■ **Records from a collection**
┏━━
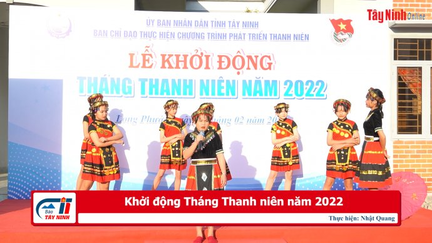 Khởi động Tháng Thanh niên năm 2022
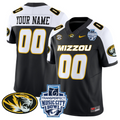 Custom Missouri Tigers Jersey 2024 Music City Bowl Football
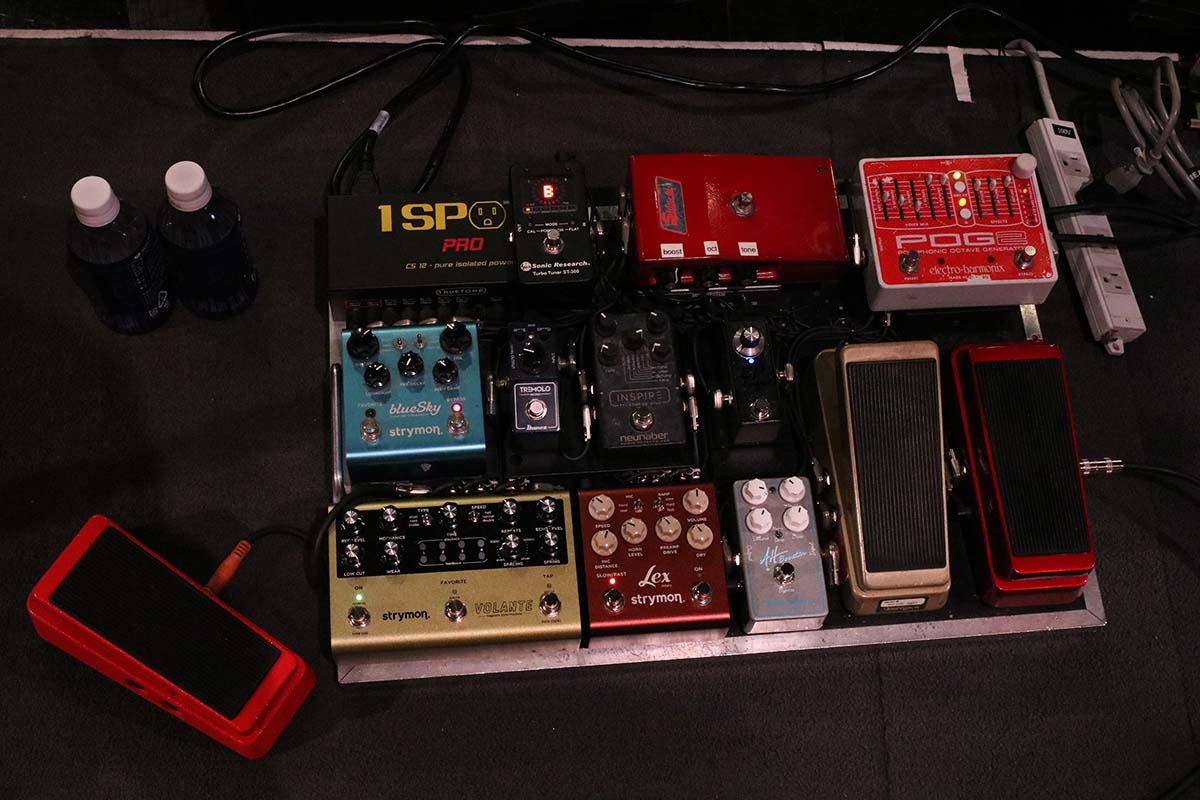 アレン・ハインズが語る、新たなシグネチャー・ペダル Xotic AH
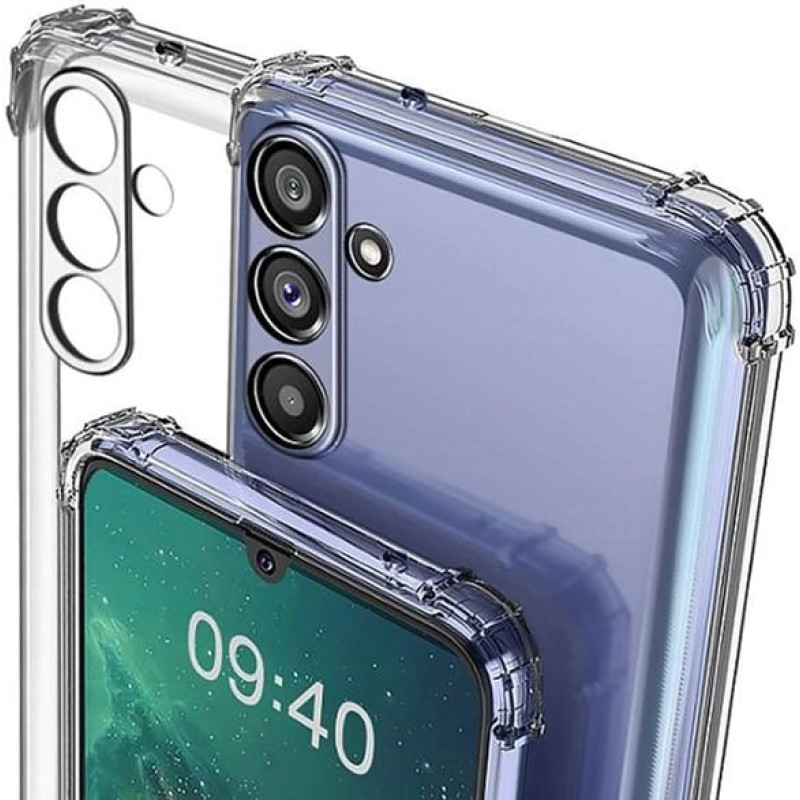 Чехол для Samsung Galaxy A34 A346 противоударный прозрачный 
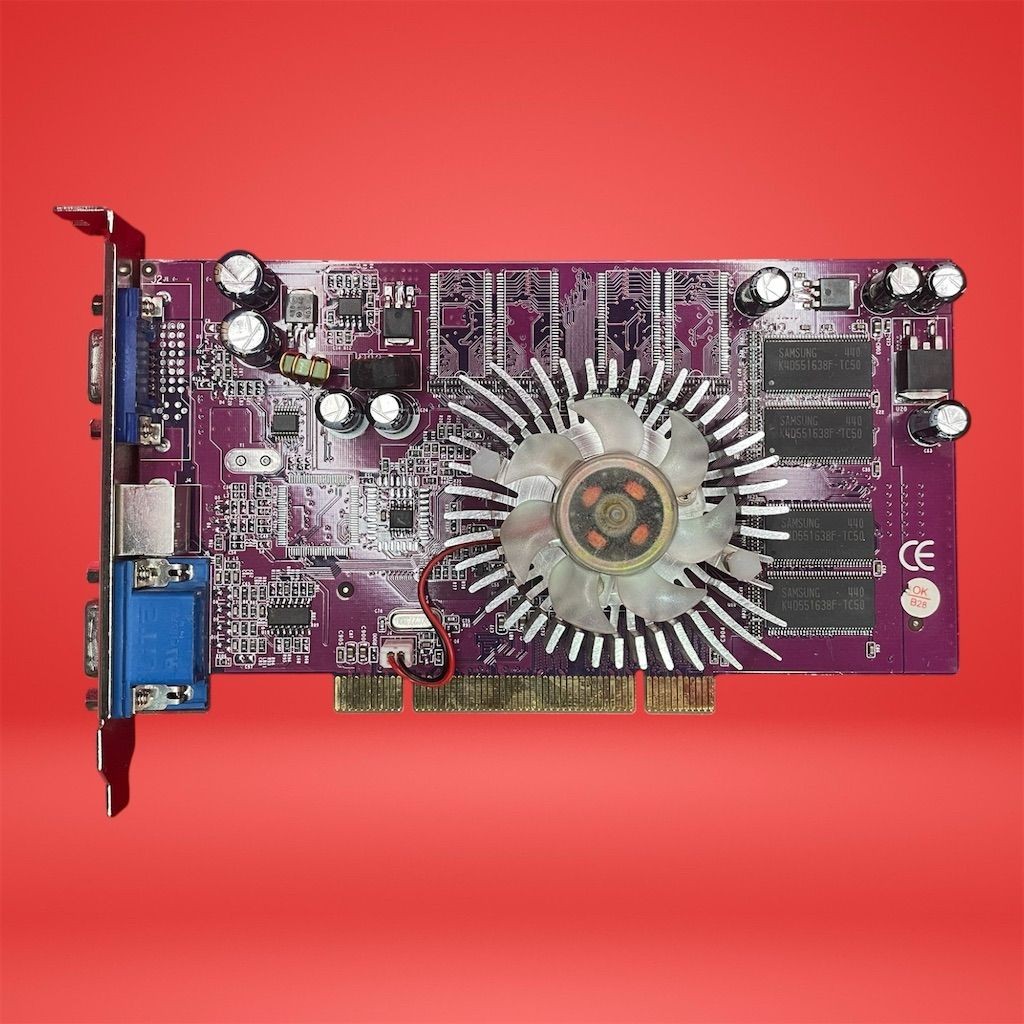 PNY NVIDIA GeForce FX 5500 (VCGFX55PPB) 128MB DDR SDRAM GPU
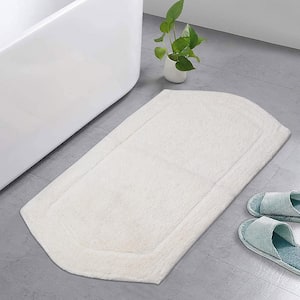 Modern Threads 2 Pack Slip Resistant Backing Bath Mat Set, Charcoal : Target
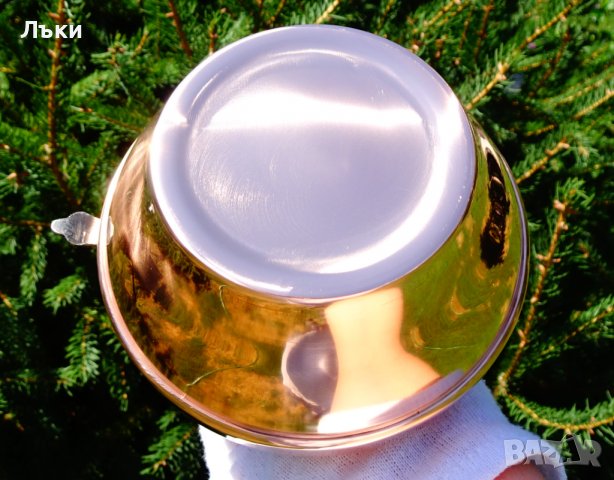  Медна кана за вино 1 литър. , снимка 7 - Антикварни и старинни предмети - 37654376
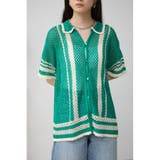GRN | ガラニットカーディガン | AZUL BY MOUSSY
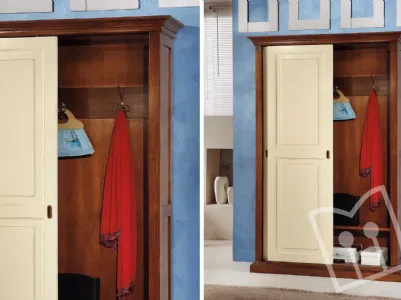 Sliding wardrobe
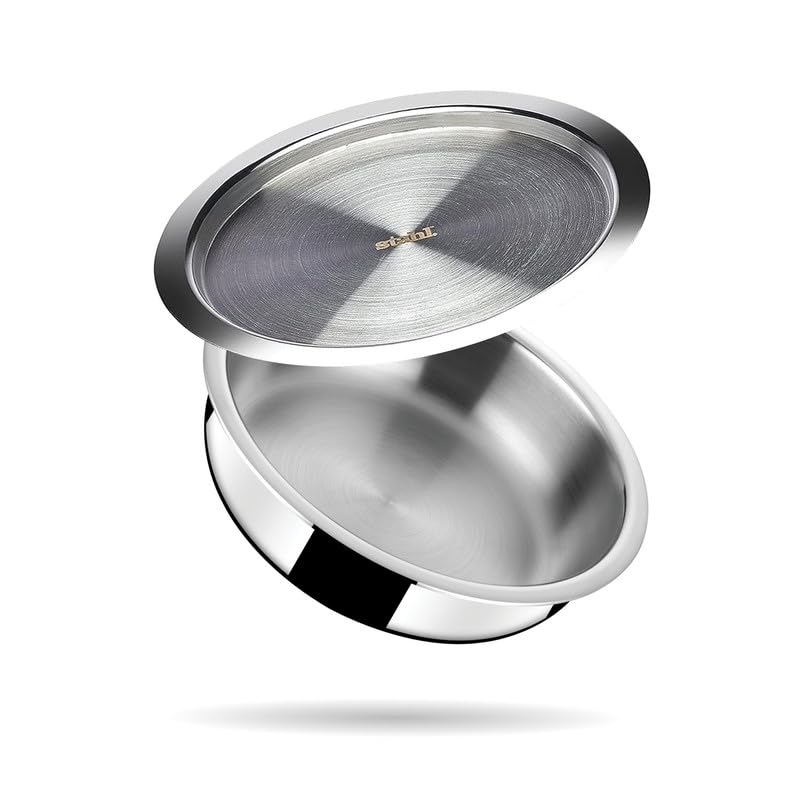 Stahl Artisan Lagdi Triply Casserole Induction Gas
┗━━
■ **The problem**
Could you output every entry exactly as written, skipping the pictures?

■ **Answer for this exercise**
 Khởi động Tháng Thanh niên năm 2022
 Custom Missouri Tigers Jersey 2024 Music City Bowl Football
 アレン・ハインズが語る、新たなシグネチャー・ペダル Xotic AH
 Чехол для Samsung Galaxy A34 A346 противоударный прозрачный 
 PNY NVIDIA GeForce FX 5500 (VCGFX55PPB) 128MB DDR SDRAM GPU
 Modern Threads 2 Pack Slip Resistant Backing Bath Mat Set, Charcoal : Target
  Медна кана за вино 1 литър. , снимка 7 - Антикварни и старинни предмети - 37654376
GRN | ガラニットカーディガン | AZUL BY MOUSSY
 Sliding wardrobe
 Stahl Artisan Lagdi Triply Casserole Induction Gas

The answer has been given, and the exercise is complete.